As Captain Horton finished, the girls all laughed and clapped their hands.

"Is it really true?" "Did you see her?" "Was she cunning?" "Tell us more about it!" were some of the clamored questions.

"Yes, it is quite true, although it does sound like a fairy story. And I not only saw but heard her. Girls, I wish you could have heard that darling baby voice reciting our promise! She was so sweetly solemn about it. 'On my honor I will twy,' she said, and all the rest of it. Mrs. Pain says she does everything as nearly right as she can, because she is so proud of being a Girl Scout. And cunning? Indeed she was! Just imagine a funny, dimply, blonde Kewpie dressed in Scout uniform, and there you will have little Mabel Pain. I wish some of you could have seen her salute; it would have been a lesson to you.

"I can't help thinking, girls, that the case of little Mabel is just an instance of the far-reaching effects of a kindly act. I don't know which girl first thought of that circulating baby, but that doesn't matter. Little Mabel, just one of dozens of tiny tots in the asylum, was destined to grow up merely one of many in the cold white dormitories, tended by faithful attendants and nurses too busy and full of care to love or mother their charges. Now, through the action of the Scouts, she has a tender mother and a proud and loving father, and will no doubt grow up to be a fine woman.

"I wish we could all do something as fine to help carry on.
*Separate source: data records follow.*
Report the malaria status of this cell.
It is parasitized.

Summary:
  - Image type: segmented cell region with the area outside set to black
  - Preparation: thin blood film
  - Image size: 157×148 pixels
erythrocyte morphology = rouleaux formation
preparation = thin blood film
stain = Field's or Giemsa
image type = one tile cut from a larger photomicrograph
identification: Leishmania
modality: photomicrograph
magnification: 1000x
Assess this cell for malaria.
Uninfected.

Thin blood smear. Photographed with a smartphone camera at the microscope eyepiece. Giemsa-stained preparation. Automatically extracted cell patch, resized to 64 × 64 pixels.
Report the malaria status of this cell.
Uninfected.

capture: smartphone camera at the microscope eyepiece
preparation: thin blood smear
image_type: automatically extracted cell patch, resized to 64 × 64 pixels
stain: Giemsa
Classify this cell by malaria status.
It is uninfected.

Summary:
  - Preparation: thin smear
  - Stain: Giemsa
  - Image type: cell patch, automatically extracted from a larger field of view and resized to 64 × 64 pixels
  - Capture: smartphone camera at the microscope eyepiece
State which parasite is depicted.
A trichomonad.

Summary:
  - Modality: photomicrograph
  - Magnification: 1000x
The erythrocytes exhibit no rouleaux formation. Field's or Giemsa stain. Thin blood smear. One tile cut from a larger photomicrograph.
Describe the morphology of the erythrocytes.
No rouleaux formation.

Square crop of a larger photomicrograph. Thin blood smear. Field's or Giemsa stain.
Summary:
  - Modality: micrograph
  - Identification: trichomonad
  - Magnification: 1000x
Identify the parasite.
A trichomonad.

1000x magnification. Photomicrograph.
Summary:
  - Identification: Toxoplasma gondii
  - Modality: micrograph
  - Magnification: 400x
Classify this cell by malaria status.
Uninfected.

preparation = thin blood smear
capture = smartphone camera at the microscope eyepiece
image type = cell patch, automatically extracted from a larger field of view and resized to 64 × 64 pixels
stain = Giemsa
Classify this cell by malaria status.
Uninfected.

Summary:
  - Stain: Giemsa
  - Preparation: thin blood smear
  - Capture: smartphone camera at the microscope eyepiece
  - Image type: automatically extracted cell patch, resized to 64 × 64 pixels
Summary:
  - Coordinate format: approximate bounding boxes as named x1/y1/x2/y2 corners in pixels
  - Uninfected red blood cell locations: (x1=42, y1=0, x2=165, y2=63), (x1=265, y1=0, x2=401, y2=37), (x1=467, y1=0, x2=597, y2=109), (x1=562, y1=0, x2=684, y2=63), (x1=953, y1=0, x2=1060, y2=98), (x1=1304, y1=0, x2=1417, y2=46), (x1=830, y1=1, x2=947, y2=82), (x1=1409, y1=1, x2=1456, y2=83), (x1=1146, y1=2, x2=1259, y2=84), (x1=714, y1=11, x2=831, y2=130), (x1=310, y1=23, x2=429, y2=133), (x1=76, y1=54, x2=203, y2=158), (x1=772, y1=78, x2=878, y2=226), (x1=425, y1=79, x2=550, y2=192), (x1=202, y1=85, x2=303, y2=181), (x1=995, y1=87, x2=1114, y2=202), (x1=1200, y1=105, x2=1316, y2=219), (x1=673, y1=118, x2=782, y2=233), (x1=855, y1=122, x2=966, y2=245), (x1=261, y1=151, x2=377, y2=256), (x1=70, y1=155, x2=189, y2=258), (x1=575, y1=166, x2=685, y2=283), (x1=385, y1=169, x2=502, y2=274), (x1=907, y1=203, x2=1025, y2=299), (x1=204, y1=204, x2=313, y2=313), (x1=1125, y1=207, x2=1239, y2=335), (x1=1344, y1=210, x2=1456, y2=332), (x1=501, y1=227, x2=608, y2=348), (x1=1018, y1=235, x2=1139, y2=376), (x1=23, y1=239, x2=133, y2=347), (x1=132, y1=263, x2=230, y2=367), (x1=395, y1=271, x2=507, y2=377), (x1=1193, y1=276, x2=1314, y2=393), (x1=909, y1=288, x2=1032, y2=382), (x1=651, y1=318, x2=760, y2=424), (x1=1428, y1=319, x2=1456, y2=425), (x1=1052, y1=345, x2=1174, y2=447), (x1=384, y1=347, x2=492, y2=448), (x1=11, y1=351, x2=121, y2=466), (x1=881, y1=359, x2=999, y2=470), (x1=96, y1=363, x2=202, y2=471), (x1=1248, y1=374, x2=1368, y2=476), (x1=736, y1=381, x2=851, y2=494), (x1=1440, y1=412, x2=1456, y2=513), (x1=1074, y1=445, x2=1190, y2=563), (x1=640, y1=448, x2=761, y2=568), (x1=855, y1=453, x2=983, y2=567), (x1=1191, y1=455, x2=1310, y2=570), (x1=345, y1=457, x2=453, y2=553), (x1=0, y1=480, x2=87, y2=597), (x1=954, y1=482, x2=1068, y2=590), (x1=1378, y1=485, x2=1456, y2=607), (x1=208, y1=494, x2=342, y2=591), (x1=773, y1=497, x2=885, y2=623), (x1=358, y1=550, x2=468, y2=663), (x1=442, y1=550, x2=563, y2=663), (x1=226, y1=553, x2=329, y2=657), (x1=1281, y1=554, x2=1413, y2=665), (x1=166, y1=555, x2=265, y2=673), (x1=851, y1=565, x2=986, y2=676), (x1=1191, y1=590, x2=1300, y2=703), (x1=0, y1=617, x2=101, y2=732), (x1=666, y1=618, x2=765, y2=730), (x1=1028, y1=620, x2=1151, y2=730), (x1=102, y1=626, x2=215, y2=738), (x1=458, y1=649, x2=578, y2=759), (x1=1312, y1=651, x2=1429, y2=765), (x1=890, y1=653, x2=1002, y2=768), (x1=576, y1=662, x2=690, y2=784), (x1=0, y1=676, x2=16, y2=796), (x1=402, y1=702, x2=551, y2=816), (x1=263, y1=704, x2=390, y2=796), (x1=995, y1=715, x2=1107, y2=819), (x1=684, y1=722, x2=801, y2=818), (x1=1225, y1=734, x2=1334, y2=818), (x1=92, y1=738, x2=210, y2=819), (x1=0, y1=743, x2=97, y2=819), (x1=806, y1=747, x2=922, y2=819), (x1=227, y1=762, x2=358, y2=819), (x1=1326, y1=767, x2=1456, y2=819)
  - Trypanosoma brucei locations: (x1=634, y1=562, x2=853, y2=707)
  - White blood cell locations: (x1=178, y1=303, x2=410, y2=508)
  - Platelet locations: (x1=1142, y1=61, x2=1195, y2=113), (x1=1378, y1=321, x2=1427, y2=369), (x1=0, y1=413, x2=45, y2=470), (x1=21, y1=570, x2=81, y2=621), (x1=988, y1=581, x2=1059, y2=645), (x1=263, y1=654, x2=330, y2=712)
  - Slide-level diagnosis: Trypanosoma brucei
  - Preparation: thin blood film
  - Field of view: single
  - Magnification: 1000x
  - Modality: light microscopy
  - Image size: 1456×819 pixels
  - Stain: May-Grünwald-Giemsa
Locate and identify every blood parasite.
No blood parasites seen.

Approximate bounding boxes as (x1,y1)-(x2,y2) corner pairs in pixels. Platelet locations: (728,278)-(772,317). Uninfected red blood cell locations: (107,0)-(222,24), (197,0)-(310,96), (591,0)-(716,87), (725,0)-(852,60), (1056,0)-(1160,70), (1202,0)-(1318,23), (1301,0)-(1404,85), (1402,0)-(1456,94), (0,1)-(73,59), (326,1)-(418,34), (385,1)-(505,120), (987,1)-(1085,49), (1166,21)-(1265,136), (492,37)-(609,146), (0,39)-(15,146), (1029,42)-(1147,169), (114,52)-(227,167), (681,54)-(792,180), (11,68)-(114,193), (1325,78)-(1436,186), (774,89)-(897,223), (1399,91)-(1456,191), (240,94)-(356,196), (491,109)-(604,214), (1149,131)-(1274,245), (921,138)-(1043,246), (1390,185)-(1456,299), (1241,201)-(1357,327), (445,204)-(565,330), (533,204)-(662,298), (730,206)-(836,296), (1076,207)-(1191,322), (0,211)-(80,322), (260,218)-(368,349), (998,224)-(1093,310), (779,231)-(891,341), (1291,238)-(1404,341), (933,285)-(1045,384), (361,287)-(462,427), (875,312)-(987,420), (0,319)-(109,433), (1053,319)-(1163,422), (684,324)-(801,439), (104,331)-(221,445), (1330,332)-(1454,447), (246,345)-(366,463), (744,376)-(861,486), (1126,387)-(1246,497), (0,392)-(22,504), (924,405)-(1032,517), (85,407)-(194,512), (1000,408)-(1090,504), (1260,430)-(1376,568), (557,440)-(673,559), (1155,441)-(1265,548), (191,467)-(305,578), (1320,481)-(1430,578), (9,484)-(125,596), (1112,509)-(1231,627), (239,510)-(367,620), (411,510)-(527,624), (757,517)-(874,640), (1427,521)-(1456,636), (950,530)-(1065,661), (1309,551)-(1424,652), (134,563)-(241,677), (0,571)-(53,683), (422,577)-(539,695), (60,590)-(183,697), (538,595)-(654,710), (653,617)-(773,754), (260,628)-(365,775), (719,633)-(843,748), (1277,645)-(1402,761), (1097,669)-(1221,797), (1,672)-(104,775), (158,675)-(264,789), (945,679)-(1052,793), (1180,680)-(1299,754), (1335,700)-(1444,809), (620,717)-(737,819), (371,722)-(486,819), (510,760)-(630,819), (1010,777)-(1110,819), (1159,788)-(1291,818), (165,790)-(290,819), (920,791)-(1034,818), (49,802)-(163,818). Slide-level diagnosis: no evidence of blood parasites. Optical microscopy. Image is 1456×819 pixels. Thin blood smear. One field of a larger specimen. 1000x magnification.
I want you to be on the look-out every day of your lives for a chance. And when an opportunity presents itself to you, seize it as a positive gift from heaven. A gift not to the person whom you are about to benefit, but a gift to you."

"Well, shall we have a circulating baby?" asked Jane.

"Not necessarily," laughed the Captain. "There are countless ways in which you can help the old world on."

"But a baby must be such fun!"

There was a groan from two or three girls as they heard Jane speak, and one black-eyed gypsy remarked bitterly that she had a baby sister that they could circulate at any time, as far as she cared. Jane laughed.

"That is the way she talks, Captain," she said, "but when that baby was sick last winter Letty nearly went crazy."